Это нравственное правило проповедывалось православ­ною церковью, и самим царям при венчании митрополи­ты и патриархи читали нравоучения о безусловной по­корности жены мужу. Женщины говорили: «Кто кого любит, тот того лупит, коли муж не бьет, значит, не лю­бит»; пословицы эти и до сих пор существуют в народе, так же, как и следующая: «Не верь коню в поле, а жене на воле», показывающая, что неволя считалась принад­лежностью женского существа. Иногда родители жены при отдаче ее замуж заключали письменный договор с зятем, чтобы он не бил жены. Разумеется, это испол­нялось неточно.
Положение жены всегда было хуже, когда у нее не было детей, но оно делалось в высшейстепени ужасно, когда муж, наскучив ею, заводил себе на стороне любезную.  Тут не было конца придиркам, потасовкам, побоям; нередко в таком случае муж зако­лачивал  жену до  смерти  и   оставался   без   наказания, потому что жена умирала медленно и,  следовательно, нельзя было сказать, что убил ее он, а бить ее, хотя по десяти раз на день, не считалось дурным делом. Слу­чалось, что муж таким образом приневоливал ее вступить в монастырь, как свидетельствует народная песня, где изображается такого рода насилие. Несчастная, что­бы избежать побоев, решалась на добровольное заклю­чение, тем более что в монастыре у нее было больше свободы, чем у дурного мужа. Если бы жена заупрями­лась, муж, чтоб разлучиться с немилою-постылою, на­нимал   двух-трех   негодяев — лжесвидетелей,   которые обвиняли ее в прелюбодеянии; находился за деньги и такой, что брал на себя роль прелюбодея: тогда жену насильно запирали в монастырь.
Вce иностранцы поражались избытком домашнего деспотизма мужа над женою. В Москве, замечает один путешественник,   никто  не  унизится,   чтоб  преклонить колено пред женщиною и воскурить пред нею фимиам.
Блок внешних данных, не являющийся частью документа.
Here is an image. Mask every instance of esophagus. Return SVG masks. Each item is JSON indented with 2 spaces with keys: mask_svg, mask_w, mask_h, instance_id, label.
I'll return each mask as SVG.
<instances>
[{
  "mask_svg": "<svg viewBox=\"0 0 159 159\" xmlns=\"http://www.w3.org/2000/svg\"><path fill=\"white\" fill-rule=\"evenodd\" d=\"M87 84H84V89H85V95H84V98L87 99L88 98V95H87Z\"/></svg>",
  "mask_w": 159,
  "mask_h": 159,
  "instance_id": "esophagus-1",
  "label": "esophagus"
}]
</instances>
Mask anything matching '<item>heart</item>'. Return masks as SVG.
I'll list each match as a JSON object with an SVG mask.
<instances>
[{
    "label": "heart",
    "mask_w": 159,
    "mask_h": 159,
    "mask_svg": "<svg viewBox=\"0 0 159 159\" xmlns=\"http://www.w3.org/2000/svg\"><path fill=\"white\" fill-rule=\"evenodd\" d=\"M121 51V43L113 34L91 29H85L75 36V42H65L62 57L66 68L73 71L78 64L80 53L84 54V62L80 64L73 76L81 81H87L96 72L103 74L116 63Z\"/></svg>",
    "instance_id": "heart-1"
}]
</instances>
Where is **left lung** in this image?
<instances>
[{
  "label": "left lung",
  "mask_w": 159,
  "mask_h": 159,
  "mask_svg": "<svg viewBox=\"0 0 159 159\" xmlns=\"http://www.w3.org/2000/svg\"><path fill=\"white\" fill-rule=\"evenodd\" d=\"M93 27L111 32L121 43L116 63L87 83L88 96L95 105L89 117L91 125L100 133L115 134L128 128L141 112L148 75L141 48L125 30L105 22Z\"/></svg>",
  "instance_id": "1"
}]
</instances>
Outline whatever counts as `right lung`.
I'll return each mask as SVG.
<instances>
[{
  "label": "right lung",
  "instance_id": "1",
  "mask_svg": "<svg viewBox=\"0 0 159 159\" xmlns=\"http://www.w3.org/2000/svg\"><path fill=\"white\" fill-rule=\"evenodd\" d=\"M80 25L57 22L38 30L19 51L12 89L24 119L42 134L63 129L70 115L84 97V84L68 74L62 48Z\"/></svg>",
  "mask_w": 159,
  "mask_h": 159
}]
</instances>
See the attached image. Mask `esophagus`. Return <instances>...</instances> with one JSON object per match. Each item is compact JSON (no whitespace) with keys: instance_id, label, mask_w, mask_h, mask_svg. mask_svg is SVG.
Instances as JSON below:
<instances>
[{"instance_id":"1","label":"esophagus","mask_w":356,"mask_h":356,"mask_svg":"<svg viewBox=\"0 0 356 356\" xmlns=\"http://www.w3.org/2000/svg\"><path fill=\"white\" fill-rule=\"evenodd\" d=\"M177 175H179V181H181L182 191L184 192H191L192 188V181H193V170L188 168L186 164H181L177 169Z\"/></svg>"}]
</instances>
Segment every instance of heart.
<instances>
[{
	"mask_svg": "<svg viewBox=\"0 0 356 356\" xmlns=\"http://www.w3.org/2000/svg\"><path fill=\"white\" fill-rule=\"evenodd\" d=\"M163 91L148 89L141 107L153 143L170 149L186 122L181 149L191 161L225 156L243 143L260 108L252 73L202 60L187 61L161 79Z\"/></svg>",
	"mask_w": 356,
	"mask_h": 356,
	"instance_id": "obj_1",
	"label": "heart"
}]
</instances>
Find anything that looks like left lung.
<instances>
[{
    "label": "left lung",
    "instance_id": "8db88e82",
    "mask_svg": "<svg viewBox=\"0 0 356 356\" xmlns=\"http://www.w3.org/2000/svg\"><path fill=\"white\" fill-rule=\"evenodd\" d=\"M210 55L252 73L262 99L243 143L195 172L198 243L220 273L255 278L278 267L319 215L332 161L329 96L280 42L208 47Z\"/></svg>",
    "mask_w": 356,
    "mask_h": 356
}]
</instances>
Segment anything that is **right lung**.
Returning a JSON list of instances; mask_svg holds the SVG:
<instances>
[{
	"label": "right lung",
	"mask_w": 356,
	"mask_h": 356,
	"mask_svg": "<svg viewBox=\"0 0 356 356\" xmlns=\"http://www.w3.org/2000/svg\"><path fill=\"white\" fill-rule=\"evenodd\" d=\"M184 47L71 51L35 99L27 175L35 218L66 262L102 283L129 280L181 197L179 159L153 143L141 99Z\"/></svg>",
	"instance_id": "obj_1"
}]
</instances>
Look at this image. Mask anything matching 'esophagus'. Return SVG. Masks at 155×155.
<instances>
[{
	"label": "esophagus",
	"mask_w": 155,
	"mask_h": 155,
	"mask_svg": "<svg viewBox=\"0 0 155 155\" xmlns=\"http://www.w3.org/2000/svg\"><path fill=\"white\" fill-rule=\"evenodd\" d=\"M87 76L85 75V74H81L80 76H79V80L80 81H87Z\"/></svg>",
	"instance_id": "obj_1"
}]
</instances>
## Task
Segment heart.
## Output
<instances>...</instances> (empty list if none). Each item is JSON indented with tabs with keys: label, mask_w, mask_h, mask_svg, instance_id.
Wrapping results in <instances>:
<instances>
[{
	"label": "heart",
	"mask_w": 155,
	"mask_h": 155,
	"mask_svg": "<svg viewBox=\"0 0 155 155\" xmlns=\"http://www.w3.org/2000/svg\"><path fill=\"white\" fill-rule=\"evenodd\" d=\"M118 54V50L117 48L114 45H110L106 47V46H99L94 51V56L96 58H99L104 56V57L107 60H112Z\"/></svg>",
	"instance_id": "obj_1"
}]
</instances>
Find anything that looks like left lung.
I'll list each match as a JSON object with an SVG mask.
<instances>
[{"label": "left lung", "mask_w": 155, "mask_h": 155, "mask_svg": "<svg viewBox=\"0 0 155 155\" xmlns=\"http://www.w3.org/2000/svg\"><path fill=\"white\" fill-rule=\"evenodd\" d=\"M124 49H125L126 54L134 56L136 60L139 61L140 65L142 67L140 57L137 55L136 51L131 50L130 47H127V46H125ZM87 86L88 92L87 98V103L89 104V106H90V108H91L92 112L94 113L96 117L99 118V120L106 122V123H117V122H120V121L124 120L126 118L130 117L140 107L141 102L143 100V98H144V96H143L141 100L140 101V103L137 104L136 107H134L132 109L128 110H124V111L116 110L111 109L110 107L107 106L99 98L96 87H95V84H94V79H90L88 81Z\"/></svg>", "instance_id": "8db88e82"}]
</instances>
По законам приличия, порожденным византийским ас­кетизмом и глубокою татарскою ревностью, считалось предосудительным даже вести с  женщиною разговор.
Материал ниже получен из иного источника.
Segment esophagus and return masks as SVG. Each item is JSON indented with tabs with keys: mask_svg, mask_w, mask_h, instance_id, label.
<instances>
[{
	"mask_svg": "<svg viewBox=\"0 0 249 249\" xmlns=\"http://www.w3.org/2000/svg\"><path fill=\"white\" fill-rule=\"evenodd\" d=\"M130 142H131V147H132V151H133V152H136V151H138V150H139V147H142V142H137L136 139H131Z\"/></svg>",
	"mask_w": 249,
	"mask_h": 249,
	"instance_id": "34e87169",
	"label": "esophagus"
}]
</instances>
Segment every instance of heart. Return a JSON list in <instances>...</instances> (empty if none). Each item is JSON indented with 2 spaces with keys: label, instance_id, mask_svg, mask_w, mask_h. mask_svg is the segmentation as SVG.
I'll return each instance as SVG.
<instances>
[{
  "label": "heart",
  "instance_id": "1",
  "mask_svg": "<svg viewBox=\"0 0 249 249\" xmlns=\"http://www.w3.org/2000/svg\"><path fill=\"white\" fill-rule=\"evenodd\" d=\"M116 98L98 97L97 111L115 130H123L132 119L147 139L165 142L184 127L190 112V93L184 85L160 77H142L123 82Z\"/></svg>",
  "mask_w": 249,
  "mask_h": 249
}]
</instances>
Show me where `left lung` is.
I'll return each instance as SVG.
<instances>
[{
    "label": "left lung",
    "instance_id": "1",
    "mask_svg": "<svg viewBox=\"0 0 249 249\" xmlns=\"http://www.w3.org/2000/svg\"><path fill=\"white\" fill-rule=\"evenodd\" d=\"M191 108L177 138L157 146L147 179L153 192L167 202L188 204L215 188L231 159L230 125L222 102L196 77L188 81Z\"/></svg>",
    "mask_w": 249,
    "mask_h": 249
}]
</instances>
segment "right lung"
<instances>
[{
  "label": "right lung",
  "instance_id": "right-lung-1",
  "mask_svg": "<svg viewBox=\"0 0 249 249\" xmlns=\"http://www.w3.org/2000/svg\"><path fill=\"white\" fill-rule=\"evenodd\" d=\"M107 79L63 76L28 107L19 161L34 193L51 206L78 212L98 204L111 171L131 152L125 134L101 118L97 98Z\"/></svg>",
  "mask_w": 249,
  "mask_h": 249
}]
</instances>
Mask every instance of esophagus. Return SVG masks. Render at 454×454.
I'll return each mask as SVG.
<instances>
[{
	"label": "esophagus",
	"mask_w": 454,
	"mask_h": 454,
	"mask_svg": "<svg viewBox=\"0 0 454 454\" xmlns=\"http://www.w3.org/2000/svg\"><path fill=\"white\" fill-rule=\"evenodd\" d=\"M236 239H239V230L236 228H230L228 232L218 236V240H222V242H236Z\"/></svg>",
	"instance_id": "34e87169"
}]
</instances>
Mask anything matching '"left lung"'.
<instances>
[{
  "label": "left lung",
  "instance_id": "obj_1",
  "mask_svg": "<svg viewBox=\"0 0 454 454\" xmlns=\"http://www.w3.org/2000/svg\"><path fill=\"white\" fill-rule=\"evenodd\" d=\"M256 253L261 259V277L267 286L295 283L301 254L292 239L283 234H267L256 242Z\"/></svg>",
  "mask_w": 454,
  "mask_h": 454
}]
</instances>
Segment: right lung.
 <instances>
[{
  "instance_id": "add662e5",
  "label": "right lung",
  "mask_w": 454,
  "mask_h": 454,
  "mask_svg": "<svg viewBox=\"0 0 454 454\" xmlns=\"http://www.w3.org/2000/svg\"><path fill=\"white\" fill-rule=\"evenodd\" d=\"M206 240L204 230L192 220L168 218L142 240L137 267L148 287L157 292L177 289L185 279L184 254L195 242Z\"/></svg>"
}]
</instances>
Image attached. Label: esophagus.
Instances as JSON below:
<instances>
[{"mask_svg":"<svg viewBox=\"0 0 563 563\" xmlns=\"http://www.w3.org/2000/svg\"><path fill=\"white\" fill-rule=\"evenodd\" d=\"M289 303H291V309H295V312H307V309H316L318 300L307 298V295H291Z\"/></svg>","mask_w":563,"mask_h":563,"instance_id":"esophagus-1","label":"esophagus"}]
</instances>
Отрывки из книги «Очерк домашней жизни и нравов великорусского народа в XVI – XVII столетиях» (1860).
размещено 8.03.2011

(0.2 печатных листов в этом тексте)
  • Размещено: 01.01.2000
  • Автор: Костомаров Н.И.
  • Размер: 7.66 Kb
  • постоянный адрес: 
  • © Костомаров Н.И.
  • © Открытый текст (Нижегородское отделение Российского общества историков – архивистов)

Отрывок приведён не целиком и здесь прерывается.